|Subsidiary of POSCO|
|Founded||Bhubaneswar, Odisha, India (25 August 2005 )|
|Headquarters||Bhubaneswar, Odisha, India|
|Yong Won Yoon, Chairman & managing director|
POSCO India Private Limited (commonly POSCO India or Posco-India) is an Indian subsidiary of Korean conglomerate POSCO.
Its parent company POSCO signed a memorandum of understanding in June 2005 with the state government of Odisha to construct a $12 billion steel plant. Various regulatory delays and controversies prevented the company from starting construction. The memorandum expired in June 2011, and as of April 2012, it has not been renewed. Apart from Odisha, POSCO India has project sites in the Karnataka state.
POSCO signed a Memorandum of Understanding (MoU) in June 2005, to incorporate an Indian subsidiary and build a steel plant in Odisha. Posco India was incorporated by POSCO in August 2005 with the Registrar of Companies, Odisha, under India's Companies Act 1956.
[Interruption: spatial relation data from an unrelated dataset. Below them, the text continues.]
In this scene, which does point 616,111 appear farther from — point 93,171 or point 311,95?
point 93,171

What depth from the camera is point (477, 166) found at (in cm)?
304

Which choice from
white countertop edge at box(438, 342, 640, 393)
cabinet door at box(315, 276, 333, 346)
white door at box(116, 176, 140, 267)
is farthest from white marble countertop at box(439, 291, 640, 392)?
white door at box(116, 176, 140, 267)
According to the MoU of 2005, POSCO agreed to invest in the Jagatsinghpur district of Odisha to establish an integrated plant to manufacture steel, mine iron ore and other ores, as well as the infrastructure necessary for its operation in Odisha. The MoU listed the following understanding between POSCO and the state of Odisha:
- Establish a FINEX/BF plant in phases. The first phase would be completed in two modules, together attracting a total of Rs. 218 billion ($5.1 billion) investment. The first phase would produce 6 million tons per year of crude steel, and 5.64 million tons per year of finished steel. The MoU mentioned a second phase, also to be completed in steps of two modules, together attracting a total of Rs. 215 billion ($5 billion) investment. The second phase would double the plant's capacity to 12 million tons per year of crude steel, and 11.28 million tons per year of finished steel.
- The state of Odisha promised to be a partner in development. The state agreed to acquire and provide three land parcels to POSCO: about 25 acres (10 ha) of land in Bhubaneswar for POSCO India to establish its Indian headquarters; about 4,000 acres (1,600 ha) in the state of Odisha to set up a steel plant, build port infrastructure, establish a storage yard for coking coal, and other associated facilities; and, about 2000 acres of land for POSCO to develop a township, recreational activities and all related social infrastructure – of which approximately 1,500 acres (610 ha) would be identified adjacent/near to the Steel project and remaining 500 acres (200 ha) near the mining location.
- The state of Odisha agreed to work with the central government of India to arrange necessary supplies and infrastructure for steel production by POSCO India. These supplies included water, electrical power, drainage and sewerage, licenses and permits to obtain coal and iron ore, rail links, and a highway road connection.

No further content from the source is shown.